SUKABUMIUPDATE.com - Menteri Keuangan Sri Mulyani Indrawati meminta Komisi Keuangan Dewan Perwakilan Rakyat (DPR) menyetujui Peraturan Pemerintah Pengganti Undang-Undang (Perpu) Nomor 1 Tahun 2017 tentang Akses Informasi Keuangan untuk Kepentingan Perpajakan. Beleid tersebut diperlukan untuk memenuhi persyaratan penerapan automatic exchange of information (AEoI) pada September 2018.
Negara yang sepakat mengimplementasikan AEoI wajib menyediakan legislasi domestik setingkat undang-undang (primer) dan turunannya (sekunder). Aturan tersebut harus dipenuhi paling lambat pada (30/7/2017). "Negara yang belum memiliki kerangka hukum tersebut akan dikategorikan menjadi negara yang gagal memenuhi komitmen," ujarnya, Senin (17/7/2017).
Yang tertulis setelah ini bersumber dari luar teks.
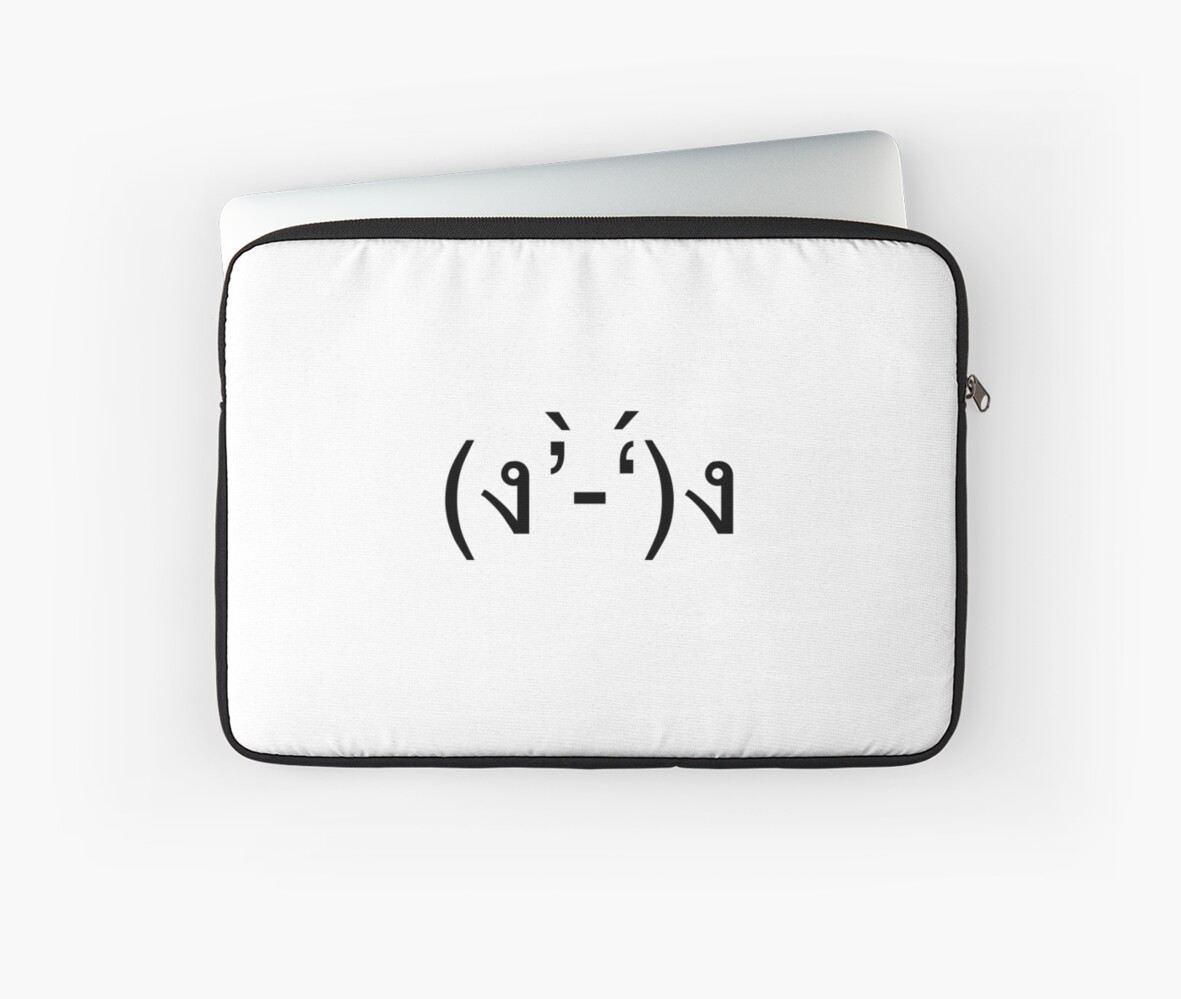 'Japanese Kaomoji - Fight Pose' Laptop Sleeve by kaomojiclassics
Sri Mulyani mengatakan kegagalan mengambil langkah cepat dan tepat untuk menerbitkan legislasi primer akan merugikan Indonesia. Indonesia bisa dikategorikan sebagai non-cooperative jurisdiction.
Dampaknya, dunia internasional akan menilai Indonesia tidak berada di level yang sama dengan negara yang telah memenuhi komitmen AEoI. "Indonesia akan dicap sebagai negara yang tidak transparan, tempat pencucian uang, dan tujuan penyimpanan pendanaan terorisme."
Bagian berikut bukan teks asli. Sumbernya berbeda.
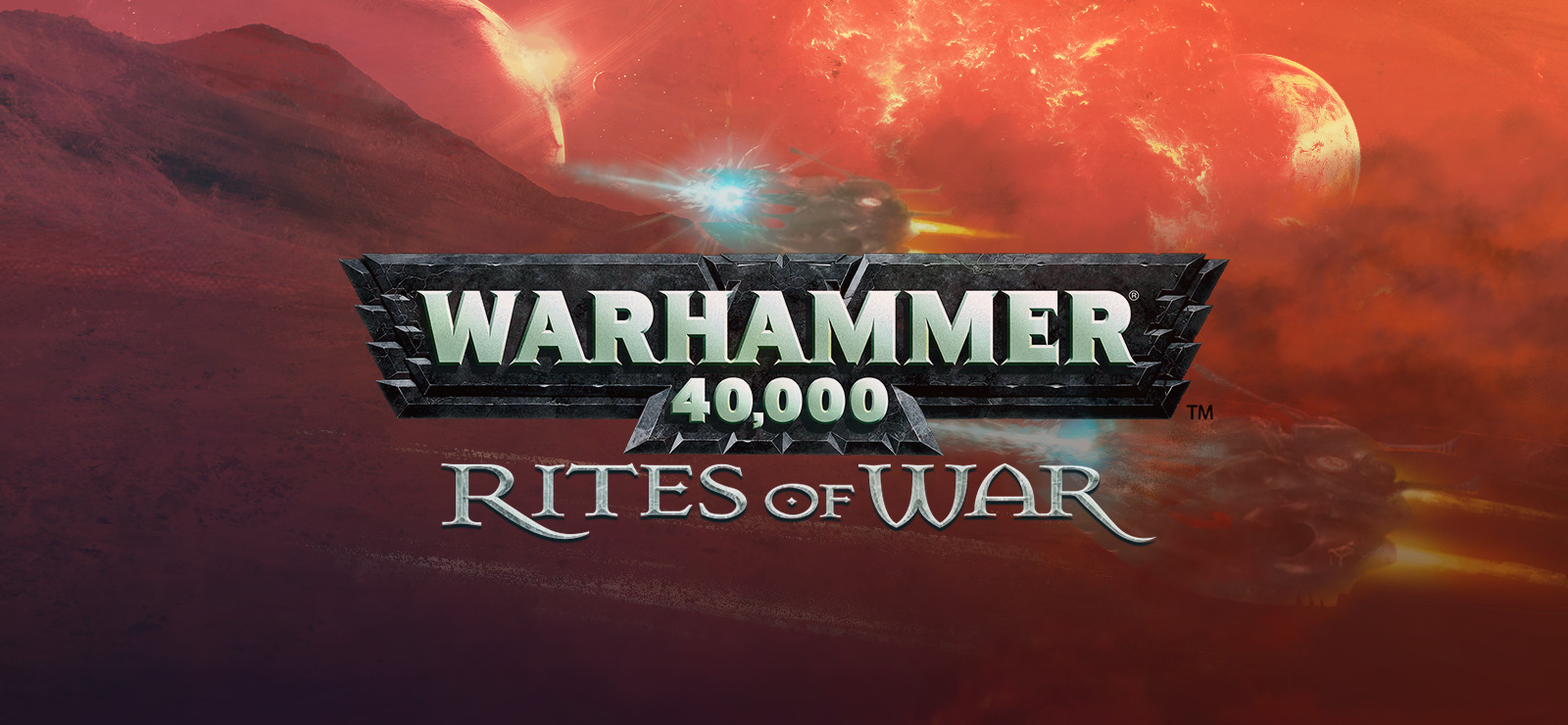 Раздача Warhammer 40.000: Rites of War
Menurut Sri Mulyani, sebelum Perpu Nomor 1 Tahun 2017 diundang-undangkan Presiden pada 8 Mei, Indonesia belum memiliki legislasi primer yang memuat kewajiban lembaga keuangan mengumpulkan dan melaporkan informasi kepada Direktorat Jenderal Pajak. Ruang gerak Ditjen Pajak selama ini terbatas untuk mengakses informasi keuangan. Gerakan tersebut terbatas oleh beberapa aturan, salah satunya adalah Undang-Undang Perbankan.
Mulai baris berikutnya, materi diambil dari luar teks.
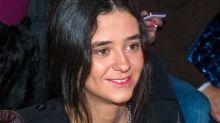 Polémica por lo que ha hecho Victoria Federica, hija de la infanta Elena, en plena pandemia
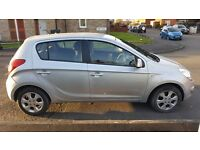 2011 HYUNDAI I20 1.4 DIESAL**ONLY 54000 MILES**BARGAIN 1 year mot included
Kondisi tersebut, kata dia, dimanfaatkan wajib pajak untuk tidak melaporkan penghasilan dan harta dengan kondisi sesungguhnya. Wajib pajak berasumsi tindakannya tidak akan diketahui Ditjen Pajak. Dampaknya, jumlah penerimaan negara dari pajak menurun.
Dalam APBN 2016, misalnya, penerimaan pajak dianggarkan sebesar 86 persen dari total pendapatan negara. Tapi realisasinya hanya mencapai 83,5 persen. "Itu pun sudah menghitung hasil amnesti pajak," kata Sri Mulyani. Tanpa pendapatan dari program pengampunan itu, realisasinya hanya 75 persen.
Dia mengatakan keterbatasan akses informasi keuangan juga memberikan kontribusi terhadap rendahnya rasio pajak. Beberapa tahun terakhir ini rasio pajak Indonesia cenderung menurun di samping kondisi perekonomian yang juga menurun.
Sebelumnya, Direktur Perpajakan Internasional Ditjen Pajak, John Hutagaol, mengatakan Indonesia tidak perlu membuat perjanjian bilateral atau Bilateral Competent Authority Agreement (BCAA) dengan Singapura dalam kerangka kerja sama AEoI.
"Karena Singapura sudah menandatangani MCAA (Multilateral Competent Authority Agreement) pada (21/6/2017). di Belanda, kami tidak perlu lagi BCAA dengan mereka," ujarnya. Sebelumnya, Indonesia telah menandatangani MCAA yang sama dengan Singapura.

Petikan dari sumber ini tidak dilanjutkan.